[Rows from a spatial reasoning dataset]
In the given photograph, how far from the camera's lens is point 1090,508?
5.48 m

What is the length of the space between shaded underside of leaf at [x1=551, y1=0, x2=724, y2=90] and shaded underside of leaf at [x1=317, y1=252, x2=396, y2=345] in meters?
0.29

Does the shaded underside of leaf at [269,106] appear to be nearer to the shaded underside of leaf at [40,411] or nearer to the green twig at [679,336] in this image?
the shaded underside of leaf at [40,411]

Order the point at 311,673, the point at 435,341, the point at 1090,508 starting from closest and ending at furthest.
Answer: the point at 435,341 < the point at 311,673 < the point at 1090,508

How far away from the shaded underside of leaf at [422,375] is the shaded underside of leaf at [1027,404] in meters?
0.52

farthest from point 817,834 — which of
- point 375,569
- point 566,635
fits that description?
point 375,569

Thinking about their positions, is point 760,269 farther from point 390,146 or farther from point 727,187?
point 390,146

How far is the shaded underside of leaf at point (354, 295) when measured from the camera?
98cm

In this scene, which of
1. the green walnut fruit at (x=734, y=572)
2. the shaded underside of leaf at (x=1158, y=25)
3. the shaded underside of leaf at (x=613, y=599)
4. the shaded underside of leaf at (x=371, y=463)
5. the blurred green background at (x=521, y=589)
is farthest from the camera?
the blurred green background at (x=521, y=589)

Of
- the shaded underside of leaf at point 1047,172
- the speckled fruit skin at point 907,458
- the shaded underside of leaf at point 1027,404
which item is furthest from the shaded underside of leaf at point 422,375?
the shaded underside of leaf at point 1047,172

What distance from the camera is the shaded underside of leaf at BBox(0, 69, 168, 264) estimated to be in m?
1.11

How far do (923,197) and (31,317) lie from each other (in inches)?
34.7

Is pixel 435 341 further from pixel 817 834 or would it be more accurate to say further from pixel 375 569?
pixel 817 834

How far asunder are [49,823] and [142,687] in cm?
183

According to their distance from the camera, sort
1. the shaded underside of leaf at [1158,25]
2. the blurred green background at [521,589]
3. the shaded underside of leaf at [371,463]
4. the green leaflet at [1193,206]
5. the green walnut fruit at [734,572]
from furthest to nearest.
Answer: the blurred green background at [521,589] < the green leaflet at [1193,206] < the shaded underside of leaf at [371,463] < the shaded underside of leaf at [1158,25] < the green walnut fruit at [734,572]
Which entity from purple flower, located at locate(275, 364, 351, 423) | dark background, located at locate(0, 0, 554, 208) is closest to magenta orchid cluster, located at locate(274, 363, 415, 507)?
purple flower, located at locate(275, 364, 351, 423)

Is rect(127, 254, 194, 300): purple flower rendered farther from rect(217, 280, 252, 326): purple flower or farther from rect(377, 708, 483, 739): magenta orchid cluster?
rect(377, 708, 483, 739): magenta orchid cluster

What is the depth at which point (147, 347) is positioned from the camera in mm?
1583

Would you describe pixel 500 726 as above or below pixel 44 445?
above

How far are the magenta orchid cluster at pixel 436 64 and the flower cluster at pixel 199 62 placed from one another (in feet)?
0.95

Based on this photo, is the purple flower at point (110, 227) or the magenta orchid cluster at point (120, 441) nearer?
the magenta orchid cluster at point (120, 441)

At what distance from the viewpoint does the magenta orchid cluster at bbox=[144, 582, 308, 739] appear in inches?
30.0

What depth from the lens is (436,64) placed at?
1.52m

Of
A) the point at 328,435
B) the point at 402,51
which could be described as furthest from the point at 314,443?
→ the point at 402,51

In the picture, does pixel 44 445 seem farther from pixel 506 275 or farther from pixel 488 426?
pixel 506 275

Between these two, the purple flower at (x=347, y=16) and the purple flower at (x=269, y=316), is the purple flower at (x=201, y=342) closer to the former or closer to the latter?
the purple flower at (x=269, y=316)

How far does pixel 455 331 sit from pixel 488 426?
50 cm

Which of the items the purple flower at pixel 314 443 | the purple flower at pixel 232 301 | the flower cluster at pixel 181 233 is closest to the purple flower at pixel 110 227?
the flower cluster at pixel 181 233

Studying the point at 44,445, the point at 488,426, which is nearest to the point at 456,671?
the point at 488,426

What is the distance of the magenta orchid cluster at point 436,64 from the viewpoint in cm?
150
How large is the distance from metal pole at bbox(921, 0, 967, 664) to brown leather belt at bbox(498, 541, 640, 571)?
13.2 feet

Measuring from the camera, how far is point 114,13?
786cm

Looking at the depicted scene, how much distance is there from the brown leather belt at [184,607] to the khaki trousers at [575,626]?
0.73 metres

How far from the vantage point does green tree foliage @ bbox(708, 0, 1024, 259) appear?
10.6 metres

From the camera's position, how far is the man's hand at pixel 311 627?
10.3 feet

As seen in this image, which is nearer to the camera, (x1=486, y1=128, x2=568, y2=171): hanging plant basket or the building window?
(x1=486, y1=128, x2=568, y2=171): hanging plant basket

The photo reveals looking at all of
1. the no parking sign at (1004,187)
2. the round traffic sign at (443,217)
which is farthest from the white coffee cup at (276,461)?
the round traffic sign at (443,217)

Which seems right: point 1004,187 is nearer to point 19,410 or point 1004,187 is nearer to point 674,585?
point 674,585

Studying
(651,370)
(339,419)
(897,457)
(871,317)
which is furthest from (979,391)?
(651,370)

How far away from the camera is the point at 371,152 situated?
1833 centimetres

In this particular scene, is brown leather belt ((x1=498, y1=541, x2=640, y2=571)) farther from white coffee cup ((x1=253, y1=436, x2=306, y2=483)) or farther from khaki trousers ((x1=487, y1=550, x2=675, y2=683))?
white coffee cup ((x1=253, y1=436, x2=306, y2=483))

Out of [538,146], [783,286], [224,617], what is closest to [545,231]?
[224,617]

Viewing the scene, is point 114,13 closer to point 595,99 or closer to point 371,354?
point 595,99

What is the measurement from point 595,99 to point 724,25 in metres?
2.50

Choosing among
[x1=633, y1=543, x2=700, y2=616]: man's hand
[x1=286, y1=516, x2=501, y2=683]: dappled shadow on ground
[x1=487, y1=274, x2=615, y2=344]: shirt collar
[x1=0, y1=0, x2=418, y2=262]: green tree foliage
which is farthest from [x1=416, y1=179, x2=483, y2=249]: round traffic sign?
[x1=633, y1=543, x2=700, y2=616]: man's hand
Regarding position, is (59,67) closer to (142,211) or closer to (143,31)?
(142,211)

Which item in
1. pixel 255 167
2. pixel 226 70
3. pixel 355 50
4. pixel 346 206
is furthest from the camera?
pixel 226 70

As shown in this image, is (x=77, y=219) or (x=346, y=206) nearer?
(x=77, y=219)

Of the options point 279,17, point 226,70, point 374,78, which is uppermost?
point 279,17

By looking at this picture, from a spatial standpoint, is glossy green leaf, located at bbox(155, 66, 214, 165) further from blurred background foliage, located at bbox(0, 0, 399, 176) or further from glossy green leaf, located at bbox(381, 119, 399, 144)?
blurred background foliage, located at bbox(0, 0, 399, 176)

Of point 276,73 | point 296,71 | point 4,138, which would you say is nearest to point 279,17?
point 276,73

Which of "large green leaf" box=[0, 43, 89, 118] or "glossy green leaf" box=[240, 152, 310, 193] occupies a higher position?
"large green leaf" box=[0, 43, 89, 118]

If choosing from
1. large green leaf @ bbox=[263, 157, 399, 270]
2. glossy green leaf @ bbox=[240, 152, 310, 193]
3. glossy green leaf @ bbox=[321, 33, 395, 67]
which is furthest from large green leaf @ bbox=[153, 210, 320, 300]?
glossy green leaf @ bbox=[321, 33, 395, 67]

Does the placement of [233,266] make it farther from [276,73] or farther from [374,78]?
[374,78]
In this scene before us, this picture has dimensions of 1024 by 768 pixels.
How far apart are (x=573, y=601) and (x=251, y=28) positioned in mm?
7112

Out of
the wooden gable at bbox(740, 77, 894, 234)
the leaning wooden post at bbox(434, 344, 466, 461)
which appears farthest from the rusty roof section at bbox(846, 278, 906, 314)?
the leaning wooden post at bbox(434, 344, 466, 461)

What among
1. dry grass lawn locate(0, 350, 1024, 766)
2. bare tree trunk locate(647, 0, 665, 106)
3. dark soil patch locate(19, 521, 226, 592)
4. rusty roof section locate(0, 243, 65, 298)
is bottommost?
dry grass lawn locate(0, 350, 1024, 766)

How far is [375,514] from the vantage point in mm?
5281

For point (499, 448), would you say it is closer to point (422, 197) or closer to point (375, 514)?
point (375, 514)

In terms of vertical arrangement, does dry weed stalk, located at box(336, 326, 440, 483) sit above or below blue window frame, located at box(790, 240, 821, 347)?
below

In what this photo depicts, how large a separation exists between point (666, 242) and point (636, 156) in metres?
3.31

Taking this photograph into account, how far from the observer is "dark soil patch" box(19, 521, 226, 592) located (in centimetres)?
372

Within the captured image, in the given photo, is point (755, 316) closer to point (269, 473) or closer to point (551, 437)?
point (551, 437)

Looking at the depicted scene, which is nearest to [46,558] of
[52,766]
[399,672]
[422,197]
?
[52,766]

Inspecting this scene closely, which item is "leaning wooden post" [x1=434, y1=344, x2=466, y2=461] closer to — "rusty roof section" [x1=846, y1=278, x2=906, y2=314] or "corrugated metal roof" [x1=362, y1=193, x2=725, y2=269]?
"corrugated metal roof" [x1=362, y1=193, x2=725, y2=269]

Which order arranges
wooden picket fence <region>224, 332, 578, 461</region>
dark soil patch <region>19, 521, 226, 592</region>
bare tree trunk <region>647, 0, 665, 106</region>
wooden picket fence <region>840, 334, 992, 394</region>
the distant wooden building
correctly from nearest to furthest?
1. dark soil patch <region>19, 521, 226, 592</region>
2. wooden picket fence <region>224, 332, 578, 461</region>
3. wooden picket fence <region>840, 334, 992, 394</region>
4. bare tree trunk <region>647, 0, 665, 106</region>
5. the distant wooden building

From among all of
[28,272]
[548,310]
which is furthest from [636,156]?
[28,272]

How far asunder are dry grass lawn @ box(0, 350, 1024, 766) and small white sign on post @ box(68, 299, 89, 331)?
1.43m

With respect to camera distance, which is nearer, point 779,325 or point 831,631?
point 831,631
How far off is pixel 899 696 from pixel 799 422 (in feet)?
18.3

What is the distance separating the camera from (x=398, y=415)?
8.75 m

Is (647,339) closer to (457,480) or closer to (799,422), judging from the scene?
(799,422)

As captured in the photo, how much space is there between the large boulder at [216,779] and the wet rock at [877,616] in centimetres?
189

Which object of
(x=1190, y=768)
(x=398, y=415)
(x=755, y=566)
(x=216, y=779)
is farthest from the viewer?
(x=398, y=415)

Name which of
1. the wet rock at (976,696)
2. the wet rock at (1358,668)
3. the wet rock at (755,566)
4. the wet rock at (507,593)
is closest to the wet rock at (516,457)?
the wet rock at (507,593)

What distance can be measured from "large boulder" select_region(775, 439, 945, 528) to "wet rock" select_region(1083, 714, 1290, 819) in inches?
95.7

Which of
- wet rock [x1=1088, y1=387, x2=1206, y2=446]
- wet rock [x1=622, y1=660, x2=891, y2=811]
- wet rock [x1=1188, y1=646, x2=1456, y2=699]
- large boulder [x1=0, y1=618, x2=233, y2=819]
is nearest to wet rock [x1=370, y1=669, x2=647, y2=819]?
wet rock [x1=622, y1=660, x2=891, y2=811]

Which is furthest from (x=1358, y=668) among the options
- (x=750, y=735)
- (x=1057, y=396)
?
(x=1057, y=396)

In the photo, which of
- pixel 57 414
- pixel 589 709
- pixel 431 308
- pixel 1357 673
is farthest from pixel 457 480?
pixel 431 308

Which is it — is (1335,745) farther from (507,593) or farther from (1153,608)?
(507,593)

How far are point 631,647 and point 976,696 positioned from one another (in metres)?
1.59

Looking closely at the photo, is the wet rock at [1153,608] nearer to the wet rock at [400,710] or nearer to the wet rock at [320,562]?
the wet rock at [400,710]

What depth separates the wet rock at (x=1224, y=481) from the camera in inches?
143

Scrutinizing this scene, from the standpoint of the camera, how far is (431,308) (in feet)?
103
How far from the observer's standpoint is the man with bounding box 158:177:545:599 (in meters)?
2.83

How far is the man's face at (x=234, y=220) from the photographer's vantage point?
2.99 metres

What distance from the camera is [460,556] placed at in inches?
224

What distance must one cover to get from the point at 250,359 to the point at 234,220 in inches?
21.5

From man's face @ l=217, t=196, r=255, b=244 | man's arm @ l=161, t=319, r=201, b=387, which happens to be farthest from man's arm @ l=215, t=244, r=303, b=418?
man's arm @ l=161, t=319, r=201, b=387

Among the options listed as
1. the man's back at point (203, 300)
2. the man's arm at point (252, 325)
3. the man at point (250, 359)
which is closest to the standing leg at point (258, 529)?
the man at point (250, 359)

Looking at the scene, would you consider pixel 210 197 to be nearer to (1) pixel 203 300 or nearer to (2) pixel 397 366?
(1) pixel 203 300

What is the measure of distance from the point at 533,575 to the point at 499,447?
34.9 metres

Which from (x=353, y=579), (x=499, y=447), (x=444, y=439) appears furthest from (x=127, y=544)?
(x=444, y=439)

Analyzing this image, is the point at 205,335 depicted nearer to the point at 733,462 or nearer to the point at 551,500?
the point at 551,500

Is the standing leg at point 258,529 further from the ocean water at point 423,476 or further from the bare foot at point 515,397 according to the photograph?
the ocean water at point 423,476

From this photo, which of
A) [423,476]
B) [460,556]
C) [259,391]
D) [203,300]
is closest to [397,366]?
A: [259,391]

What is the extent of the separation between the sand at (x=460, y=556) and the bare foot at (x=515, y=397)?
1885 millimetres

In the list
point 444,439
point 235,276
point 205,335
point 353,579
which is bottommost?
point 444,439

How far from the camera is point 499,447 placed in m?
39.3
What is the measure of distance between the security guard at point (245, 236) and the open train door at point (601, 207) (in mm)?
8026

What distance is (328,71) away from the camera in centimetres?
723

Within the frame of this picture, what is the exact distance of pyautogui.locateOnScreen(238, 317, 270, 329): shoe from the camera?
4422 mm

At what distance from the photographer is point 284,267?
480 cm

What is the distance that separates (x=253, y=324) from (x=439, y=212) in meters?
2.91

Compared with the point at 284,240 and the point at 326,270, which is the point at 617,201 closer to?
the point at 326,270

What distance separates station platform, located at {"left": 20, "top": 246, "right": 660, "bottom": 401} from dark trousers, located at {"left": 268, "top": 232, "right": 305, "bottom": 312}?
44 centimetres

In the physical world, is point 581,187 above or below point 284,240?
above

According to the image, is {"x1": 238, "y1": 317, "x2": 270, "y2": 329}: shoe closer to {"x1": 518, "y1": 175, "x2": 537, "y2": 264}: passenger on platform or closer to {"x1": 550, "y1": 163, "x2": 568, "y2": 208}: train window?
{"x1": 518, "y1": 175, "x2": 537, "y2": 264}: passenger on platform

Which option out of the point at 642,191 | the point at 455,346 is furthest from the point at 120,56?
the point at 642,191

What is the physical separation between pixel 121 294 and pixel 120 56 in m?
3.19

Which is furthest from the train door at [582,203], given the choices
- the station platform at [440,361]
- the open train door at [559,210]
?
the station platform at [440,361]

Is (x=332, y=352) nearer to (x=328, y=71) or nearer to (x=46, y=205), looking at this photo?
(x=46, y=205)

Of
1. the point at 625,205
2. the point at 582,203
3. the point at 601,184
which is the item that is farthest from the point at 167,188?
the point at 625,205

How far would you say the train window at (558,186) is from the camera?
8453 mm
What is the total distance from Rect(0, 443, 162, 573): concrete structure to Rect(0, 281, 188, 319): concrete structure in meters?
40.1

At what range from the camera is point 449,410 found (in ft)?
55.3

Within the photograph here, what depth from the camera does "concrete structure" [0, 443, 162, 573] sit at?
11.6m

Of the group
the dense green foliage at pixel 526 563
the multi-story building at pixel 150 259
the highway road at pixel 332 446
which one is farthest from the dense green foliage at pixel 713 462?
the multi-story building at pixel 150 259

## PROBLEM DESCRIPTION
Nothing but the lines from the one with "How far would" through the last line should be repeated, each exactly as it stands.

## WORKED SOLUTION
How far would you say the train window at (558,186) is from the camera?
8453 mm
What is the total distance from Rect(0, 443, 162, 573): concrete structure to Rect(0, 281, 188, 319): concrete structure in meters?
40.1

At what range from the camera is point 449,410 found (in ft)?
55.3

Within the photograph here, what depth from the camera does "concrete structure" [0, 443, 162, 573] sit at?
11.6m

Of the group
the dense green foliage at pixel 526 563
the multi-story building at pixel 150 259
the highway road at pixel 332 446
which one is farthest from the dense green foliage at pixel 713 462?
the multi-story building at pixel 150 259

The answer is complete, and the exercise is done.